_The task:_
When you transcribe the lines below, keep every word the same and leave the pictures behind.
[Data section Boundary: Start]
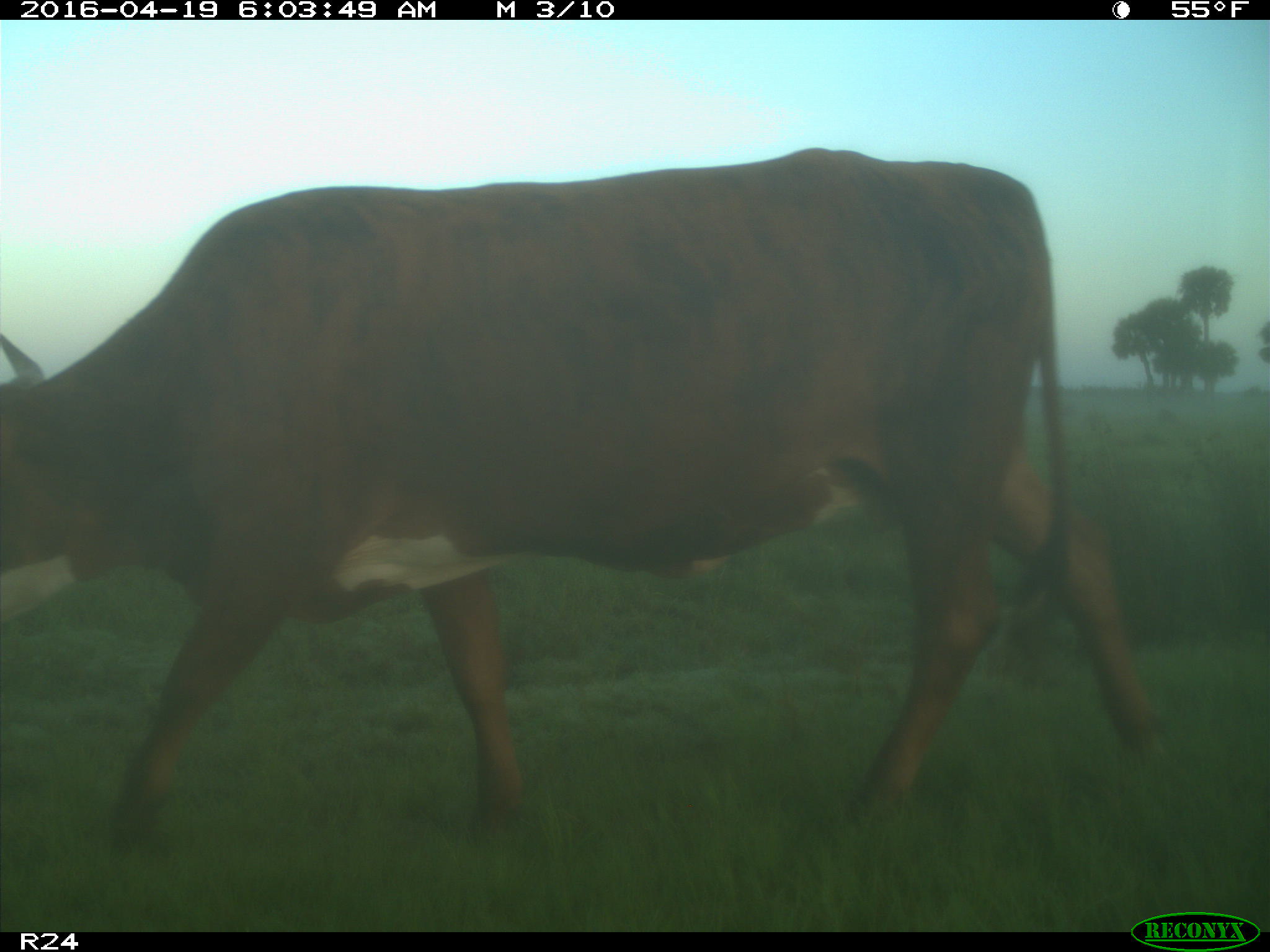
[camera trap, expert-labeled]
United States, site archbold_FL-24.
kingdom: Animalia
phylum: Chordata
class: Mammalia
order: Artiodactyla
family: Bovidae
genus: Bos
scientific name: Bos taurus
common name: domestic cow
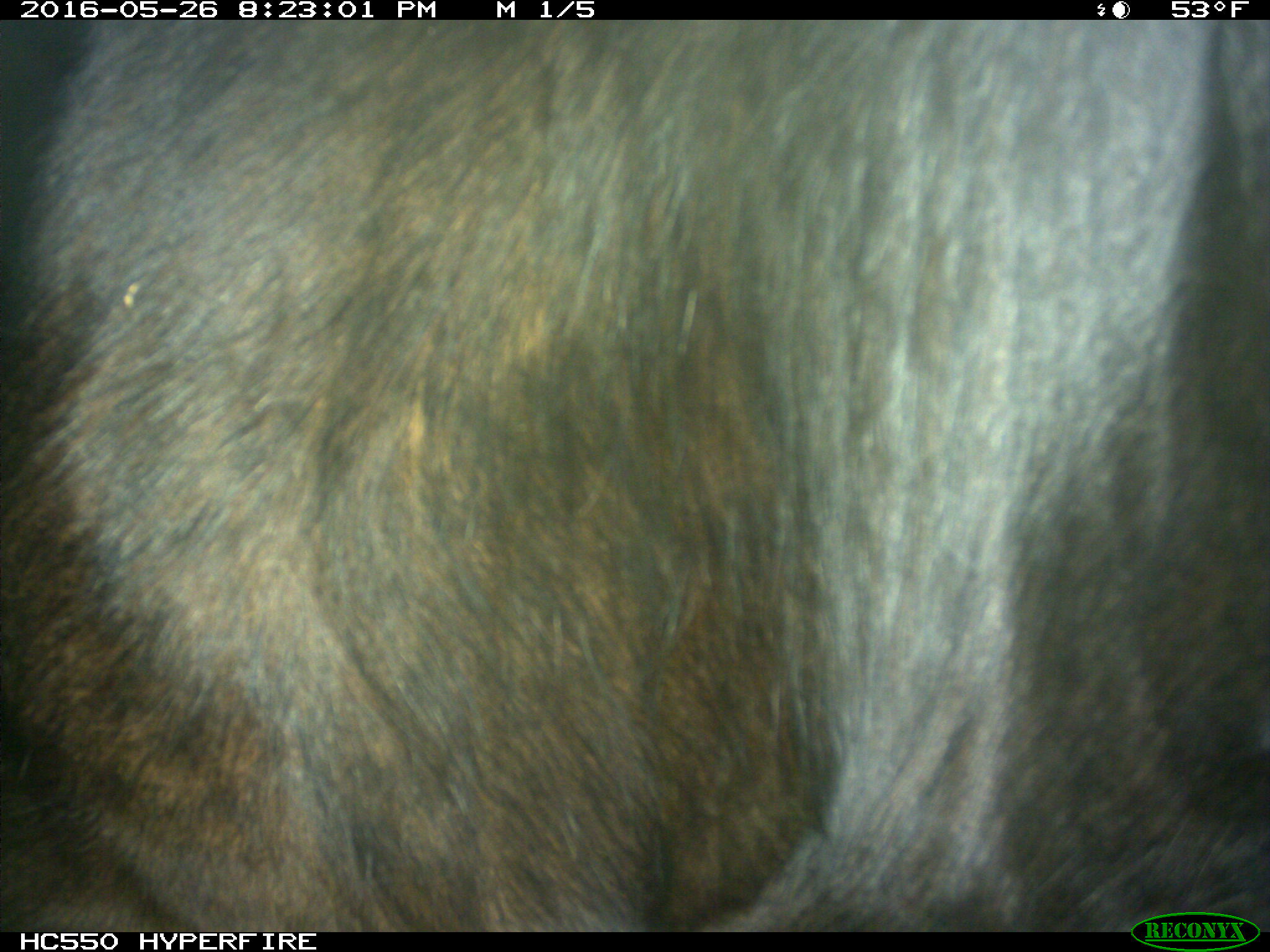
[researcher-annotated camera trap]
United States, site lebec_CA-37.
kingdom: Animalia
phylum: Chordata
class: Mammalia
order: Artiodactyla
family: Bovidae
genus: Bos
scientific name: Bos taurus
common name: domestic cow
Bos taurus (domestic cow).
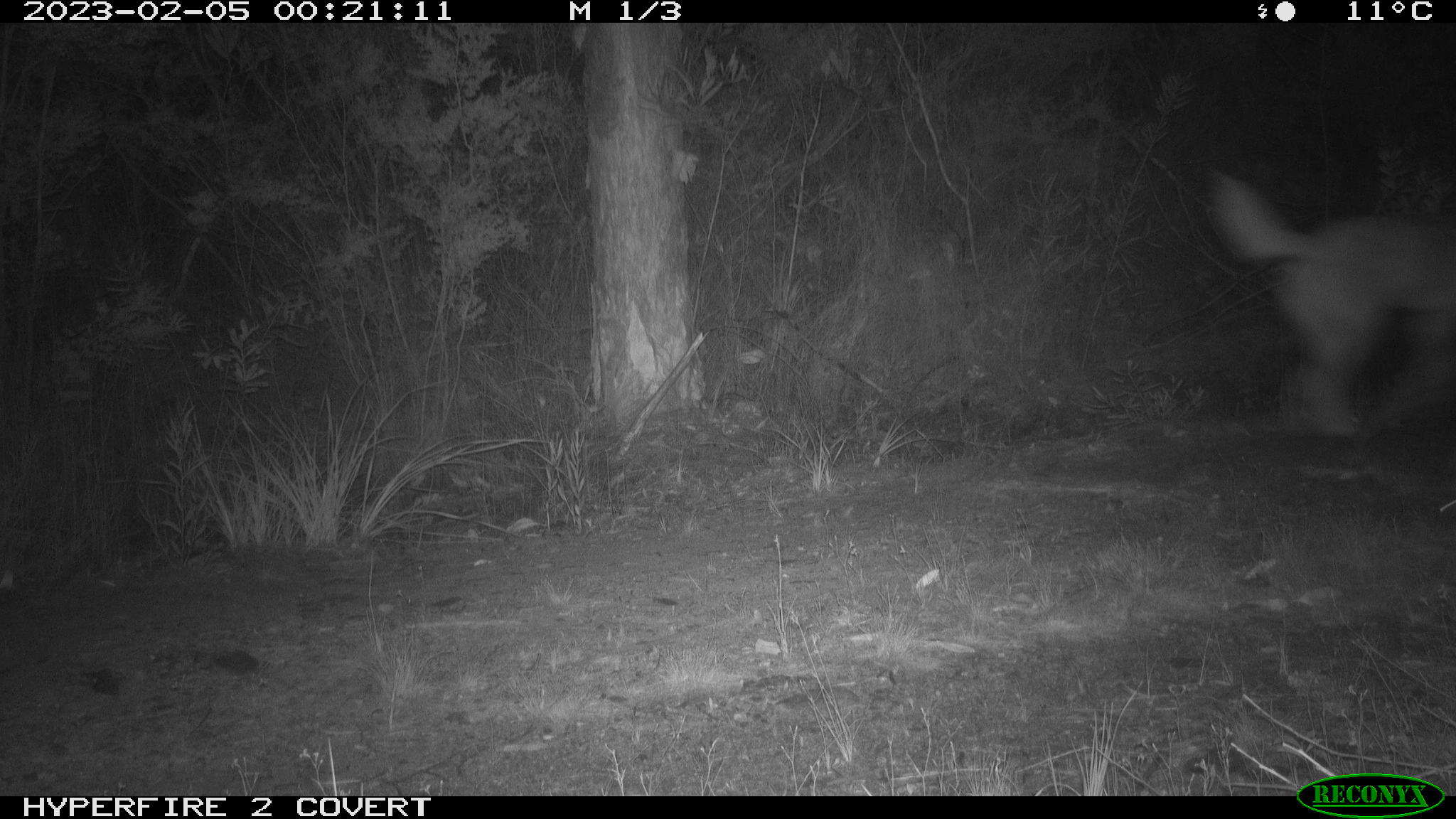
[Data section Boundary: End]
_Output below:_
[camera trap, expert-labeled]
United States, site archbold_FL-24.
kingdom: Animalia
phylum: Chordata
class: Mammalia
order: Artiodactyla
family: Bovidae
genus: Bos
scientific name: Bos taurus
common name: domestic cow
[researcher-annotated camera trap]
United States, site lebec_CA-37.
kingdom: Animalia
phylum: Chordata
class: Mammalia
order: Artiodactyla
family: Bovidae
genus: Bos
scientific name: Bos taurus
common name: domestic cow
Bos taurus (domestic cow).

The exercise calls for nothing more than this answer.